People wanting to celebrate Indigenous art, culture and music this week can do so from the comfort of their own couch.
This year’s Manito Ahbee festival was supposed to take place in May, but was cancelled due to group size restrictions during the pandemic. Many of the events were postponed until later this summer or next year.
All this week, though, the festival is hosting a virtual powwow.
Lisa Meeches, the executive director of Manito Ahbee said organizers had to get creative in light of the COVID-19 pandemic, and although it’s not the same not being together in person, there’s something important about the virtual gathering.
“We get to see the dancers on the land of their traditional territory. We have some dancers from California, from Florida. from the east to the west coast and everywhere in between,” she told listeners on CBC Radio’s Up To Speed on Monday.
Meeches said there’s about 1,300 people from all over the world who are taking part in the singing and dancing competitions.
She says First Nations, Metis, Inuit and other Indigenous people have come up against bigger obstacles than the pandemic in practicing their cultures.

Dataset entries
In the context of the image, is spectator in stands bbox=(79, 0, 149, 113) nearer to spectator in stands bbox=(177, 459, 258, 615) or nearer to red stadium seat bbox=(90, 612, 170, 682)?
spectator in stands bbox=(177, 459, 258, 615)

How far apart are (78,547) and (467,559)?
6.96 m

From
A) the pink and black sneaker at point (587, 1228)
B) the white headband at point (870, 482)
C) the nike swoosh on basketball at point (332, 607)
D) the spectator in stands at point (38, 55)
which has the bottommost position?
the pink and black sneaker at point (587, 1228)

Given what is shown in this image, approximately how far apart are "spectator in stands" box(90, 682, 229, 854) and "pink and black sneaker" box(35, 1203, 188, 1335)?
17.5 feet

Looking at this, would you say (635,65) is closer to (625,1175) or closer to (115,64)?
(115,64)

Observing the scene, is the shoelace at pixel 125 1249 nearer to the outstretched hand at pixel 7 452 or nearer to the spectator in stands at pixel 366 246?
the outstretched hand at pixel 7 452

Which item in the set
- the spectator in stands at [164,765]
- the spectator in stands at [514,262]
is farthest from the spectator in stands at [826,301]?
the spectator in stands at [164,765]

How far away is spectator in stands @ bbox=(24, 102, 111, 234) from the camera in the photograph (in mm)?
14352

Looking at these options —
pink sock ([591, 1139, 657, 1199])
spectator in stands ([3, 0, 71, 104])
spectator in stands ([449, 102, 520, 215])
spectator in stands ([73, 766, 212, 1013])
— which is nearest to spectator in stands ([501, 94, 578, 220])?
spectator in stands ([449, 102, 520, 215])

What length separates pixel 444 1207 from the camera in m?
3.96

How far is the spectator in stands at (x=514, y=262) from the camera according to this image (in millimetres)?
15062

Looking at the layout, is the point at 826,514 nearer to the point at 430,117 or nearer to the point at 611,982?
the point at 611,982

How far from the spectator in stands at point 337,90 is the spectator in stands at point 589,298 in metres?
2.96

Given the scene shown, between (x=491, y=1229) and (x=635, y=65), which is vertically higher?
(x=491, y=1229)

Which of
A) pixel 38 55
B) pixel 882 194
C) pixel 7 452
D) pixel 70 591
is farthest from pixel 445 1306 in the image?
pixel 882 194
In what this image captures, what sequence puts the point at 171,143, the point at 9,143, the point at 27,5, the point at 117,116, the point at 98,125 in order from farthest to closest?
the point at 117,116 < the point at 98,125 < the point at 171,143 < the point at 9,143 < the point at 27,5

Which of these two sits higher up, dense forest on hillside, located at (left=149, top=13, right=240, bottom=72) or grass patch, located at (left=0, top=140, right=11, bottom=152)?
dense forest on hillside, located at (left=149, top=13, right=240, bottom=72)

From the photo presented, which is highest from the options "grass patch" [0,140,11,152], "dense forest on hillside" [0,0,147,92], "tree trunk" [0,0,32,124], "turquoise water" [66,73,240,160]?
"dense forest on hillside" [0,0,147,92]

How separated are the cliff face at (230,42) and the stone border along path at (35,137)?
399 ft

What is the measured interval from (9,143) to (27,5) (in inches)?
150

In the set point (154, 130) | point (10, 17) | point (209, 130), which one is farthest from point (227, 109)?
---
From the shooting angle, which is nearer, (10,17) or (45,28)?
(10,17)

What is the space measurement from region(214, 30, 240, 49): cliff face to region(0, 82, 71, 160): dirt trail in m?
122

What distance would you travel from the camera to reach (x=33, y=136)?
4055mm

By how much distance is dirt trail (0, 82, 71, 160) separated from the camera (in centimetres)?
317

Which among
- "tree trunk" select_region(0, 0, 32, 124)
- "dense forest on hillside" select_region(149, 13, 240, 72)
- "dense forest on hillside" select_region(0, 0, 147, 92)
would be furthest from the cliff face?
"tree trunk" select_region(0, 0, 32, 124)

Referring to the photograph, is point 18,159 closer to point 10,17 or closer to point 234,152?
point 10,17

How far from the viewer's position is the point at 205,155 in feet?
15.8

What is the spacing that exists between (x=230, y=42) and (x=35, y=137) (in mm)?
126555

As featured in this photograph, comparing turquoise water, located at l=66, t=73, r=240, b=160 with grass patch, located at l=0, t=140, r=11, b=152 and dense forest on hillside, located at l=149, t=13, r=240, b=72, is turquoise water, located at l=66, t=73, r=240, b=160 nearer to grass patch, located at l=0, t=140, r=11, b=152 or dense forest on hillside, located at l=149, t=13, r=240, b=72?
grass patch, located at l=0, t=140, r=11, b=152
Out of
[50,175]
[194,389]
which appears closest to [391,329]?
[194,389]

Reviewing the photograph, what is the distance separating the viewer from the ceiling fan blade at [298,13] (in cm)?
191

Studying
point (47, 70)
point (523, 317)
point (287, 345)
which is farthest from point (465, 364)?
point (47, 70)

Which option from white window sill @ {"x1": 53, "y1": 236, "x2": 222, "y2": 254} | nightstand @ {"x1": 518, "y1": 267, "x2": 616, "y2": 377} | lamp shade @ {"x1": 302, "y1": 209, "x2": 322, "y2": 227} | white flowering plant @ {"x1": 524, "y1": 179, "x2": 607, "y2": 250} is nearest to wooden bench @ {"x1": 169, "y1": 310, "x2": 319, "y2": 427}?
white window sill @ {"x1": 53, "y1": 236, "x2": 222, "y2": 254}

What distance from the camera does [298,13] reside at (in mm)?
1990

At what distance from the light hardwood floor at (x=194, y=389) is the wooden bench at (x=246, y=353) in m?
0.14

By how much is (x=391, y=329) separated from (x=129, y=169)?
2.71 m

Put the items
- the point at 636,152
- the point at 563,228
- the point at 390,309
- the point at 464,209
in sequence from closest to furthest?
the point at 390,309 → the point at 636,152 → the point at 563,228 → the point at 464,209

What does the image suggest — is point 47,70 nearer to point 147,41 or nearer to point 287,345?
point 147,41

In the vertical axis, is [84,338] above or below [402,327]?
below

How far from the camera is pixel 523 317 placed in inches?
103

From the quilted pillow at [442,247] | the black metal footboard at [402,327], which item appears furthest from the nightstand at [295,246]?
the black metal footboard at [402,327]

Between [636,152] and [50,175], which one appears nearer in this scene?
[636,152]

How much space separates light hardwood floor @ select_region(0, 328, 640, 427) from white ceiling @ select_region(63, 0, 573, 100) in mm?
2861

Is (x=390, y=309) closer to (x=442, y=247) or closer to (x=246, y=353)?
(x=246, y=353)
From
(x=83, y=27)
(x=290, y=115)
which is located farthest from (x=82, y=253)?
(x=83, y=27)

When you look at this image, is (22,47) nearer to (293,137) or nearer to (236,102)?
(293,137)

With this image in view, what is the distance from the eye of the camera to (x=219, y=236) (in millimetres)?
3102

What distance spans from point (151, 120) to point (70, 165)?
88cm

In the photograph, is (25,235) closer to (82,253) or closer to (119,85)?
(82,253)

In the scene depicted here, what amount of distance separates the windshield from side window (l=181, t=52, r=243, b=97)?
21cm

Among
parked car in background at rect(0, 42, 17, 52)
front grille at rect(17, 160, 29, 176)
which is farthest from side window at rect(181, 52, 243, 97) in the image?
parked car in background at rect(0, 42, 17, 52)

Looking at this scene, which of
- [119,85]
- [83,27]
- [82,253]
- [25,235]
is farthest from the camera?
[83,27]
==
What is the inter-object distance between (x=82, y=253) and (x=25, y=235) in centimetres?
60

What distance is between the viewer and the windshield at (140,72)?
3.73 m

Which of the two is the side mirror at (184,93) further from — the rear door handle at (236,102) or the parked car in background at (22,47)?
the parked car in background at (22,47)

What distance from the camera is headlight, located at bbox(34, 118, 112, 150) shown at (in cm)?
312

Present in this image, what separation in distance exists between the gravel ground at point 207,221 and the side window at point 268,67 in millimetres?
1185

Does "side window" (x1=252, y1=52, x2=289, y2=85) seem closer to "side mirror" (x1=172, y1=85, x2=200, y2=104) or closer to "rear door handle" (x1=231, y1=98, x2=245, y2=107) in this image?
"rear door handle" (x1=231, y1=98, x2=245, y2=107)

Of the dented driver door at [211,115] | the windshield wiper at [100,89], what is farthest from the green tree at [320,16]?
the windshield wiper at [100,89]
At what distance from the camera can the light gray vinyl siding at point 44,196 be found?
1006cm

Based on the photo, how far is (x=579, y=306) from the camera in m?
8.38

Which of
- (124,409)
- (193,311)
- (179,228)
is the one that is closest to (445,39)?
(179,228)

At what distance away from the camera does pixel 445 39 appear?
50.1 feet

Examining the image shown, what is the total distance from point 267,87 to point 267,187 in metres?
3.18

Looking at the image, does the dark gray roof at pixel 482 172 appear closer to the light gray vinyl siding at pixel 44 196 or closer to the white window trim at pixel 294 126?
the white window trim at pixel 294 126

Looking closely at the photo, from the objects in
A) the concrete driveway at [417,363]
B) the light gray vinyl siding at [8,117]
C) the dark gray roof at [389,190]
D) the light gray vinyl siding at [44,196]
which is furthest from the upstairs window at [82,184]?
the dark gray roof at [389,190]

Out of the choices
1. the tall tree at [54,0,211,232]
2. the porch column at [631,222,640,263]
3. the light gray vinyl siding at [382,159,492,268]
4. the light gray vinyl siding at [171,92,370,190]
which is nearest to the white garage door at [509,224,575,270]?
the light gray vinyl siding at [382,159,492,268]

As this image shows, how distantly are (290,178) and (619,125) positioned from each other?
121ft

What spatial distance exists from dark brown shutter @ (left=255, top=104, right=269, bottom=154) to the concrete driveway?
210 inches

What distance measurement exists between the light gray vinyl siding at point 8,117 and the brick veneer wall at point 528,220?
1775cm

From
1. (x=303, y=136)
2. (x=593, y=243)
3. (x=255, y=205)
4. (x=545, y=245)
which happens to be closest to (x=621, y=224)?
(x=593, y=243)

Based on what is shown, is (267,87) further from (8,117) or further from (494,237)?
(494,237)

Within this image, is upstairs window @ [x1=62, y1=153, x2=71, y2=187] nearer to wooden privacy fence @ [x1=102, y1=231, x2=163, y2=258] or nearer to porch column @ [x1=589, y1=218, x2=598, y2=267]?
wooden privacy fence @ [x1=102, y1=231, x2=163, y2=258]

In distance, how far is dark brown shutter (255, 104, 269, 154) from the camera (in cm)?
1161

Study questions
a: List the Indigenous peoples that the Manito Ahbee article names specifically in its final sentence.
b: Print the portion of the Manito Ahbee article between "All this week, though, the" and "and dancing competitions.", inclusive.
c: Carry on the Manito Ahbee article, beginning after its last sentence.

Answers to the exercises
a: First Nations, Metis, Inuit

b:
All this week, though, the festival is hosting a virtual powwow.
Lisa Meeches, the executive director of Manito Ahbee said organizers had to get creative in light of the COVID-19 pandemic, and although it’s not the same not being together in person, there’s something important about the virtual gathering.
“We get to see the dancers on the land of their traditional territory. We have some dancers from California, from Florida. from the east to the west coast and everywhere in between,” she told listeners on CBC Radio’s Up To Speed on Monday.
Meeches said there’s about 1,300 people from all over the world who are taking part in the singing and dancing competitions.

c:
“The powwow once upon a time was deemed illegal based on assimilation policies in this country and in the U.S. It was illegal for us to dance powwow and to sing our songs and to speak our languages,” Meeches said.
“So it was natural that we would find a way to gather virtually.”
She believes there’s more to be gained having the powwow online than not at all.
“I think if you’re a believer in powwow music and what it means to sing in the language and what we’ve been up against as a nation, you quickly forget about what was lost in terms of the spirit that’s captured,” she said.
The winners from the competitions will be announced on Sunday.